[What you are asked to do]:
Omitting all pictures, print the lines of the listing from the one containing "kingdom: Animalia" through the final line, both ends included, with no other text.

---------------

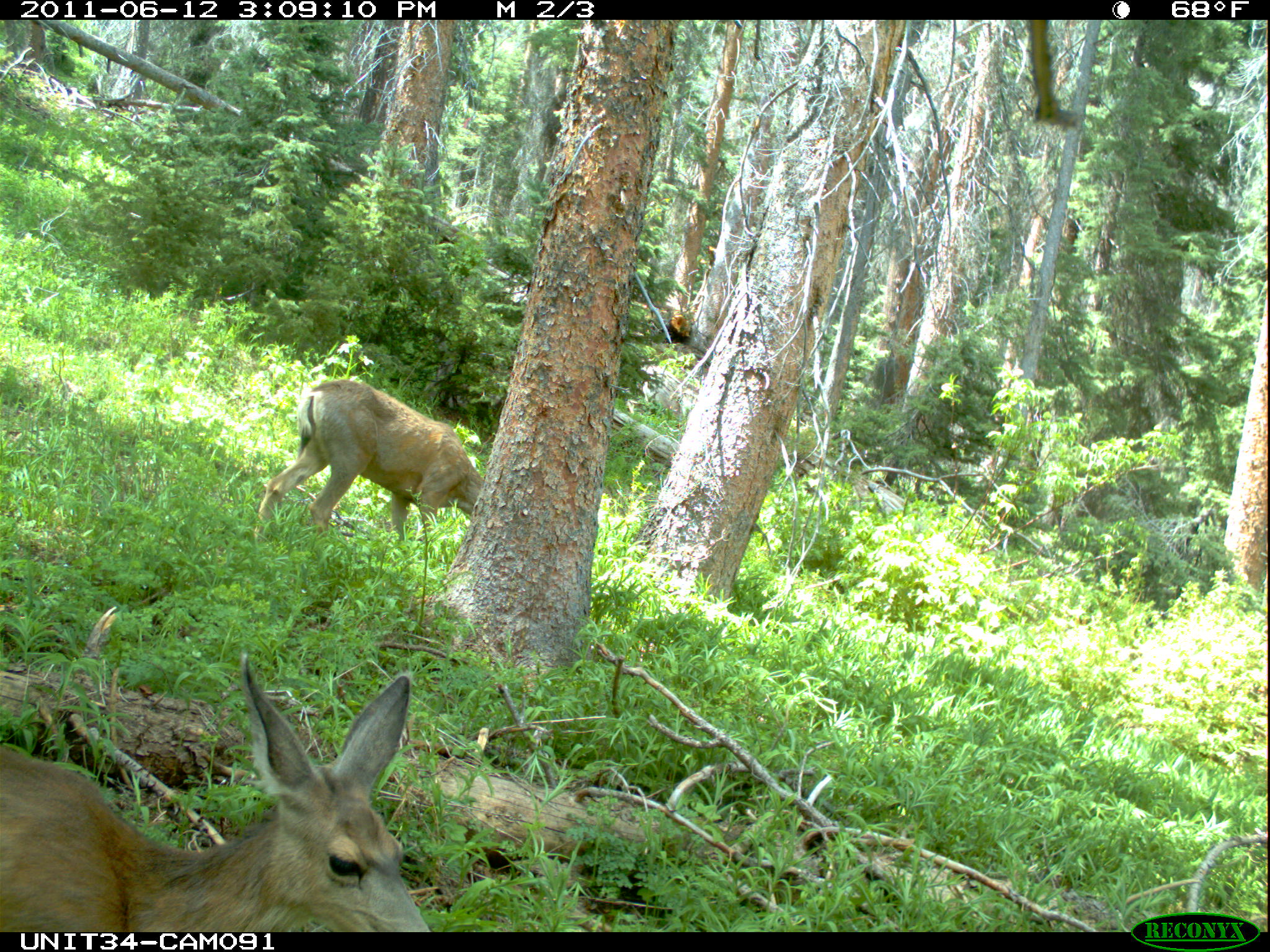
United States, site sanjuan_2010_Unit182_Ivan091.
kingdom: Animalia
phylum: Chordata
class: Mammalia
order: Artiodactyla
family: Cervidae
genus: Odocoileus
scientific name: Odocoileus hemionus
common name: mule deer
Odocoileus hemionus (mule deer).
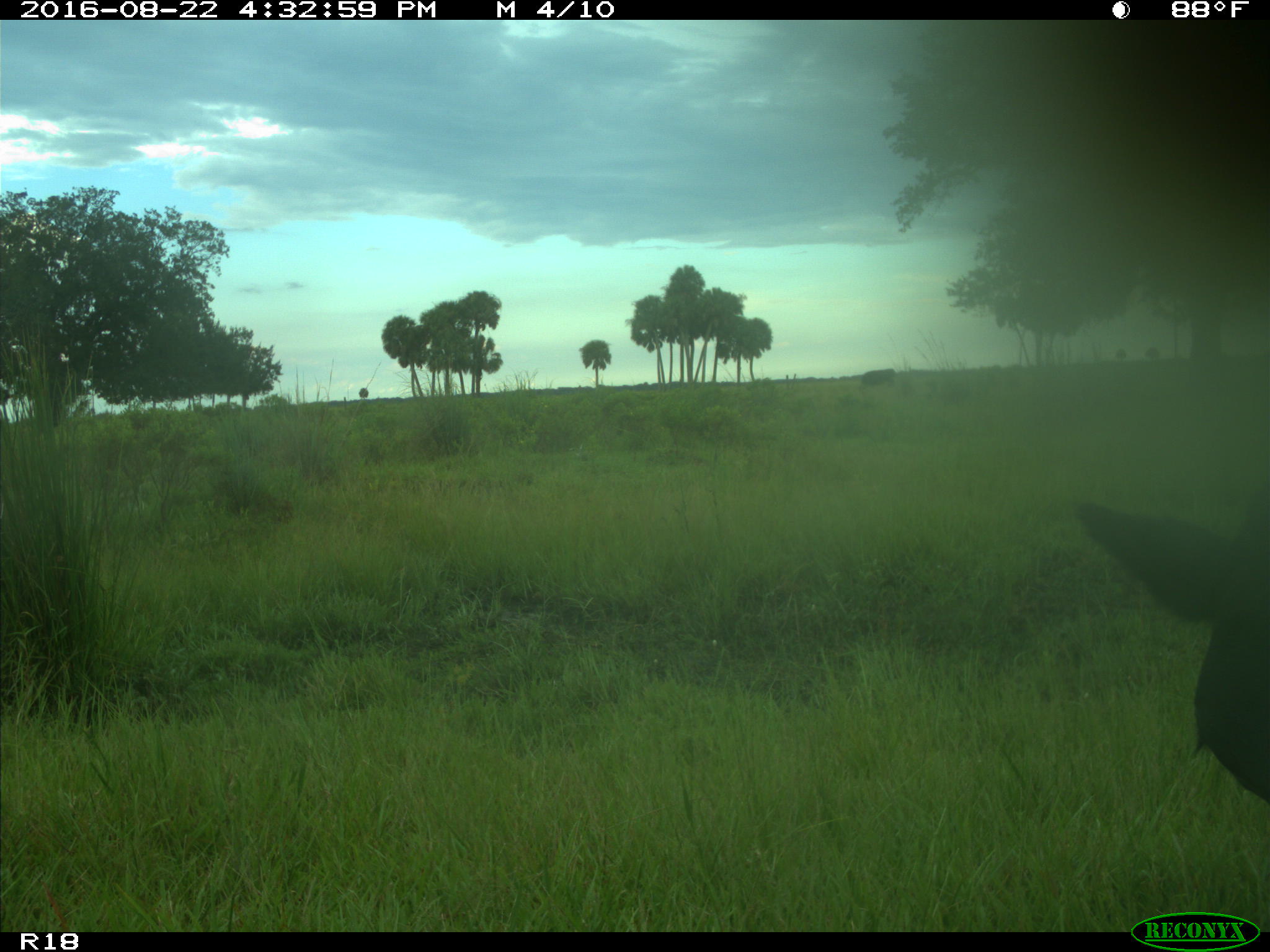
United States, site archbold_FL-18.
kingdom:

---------------

[Exercise output]:
kingdom: Animalia
phylum: Chordata
class: Mammalia
order: Artiodactyla
family: Cervidae
genus: Odocoileus
scientific name: Odocoileus hemionus
common name: mule deer
Odocoileus hemionus (mule deer).
United States, site archbold_FL-18.
kingdom:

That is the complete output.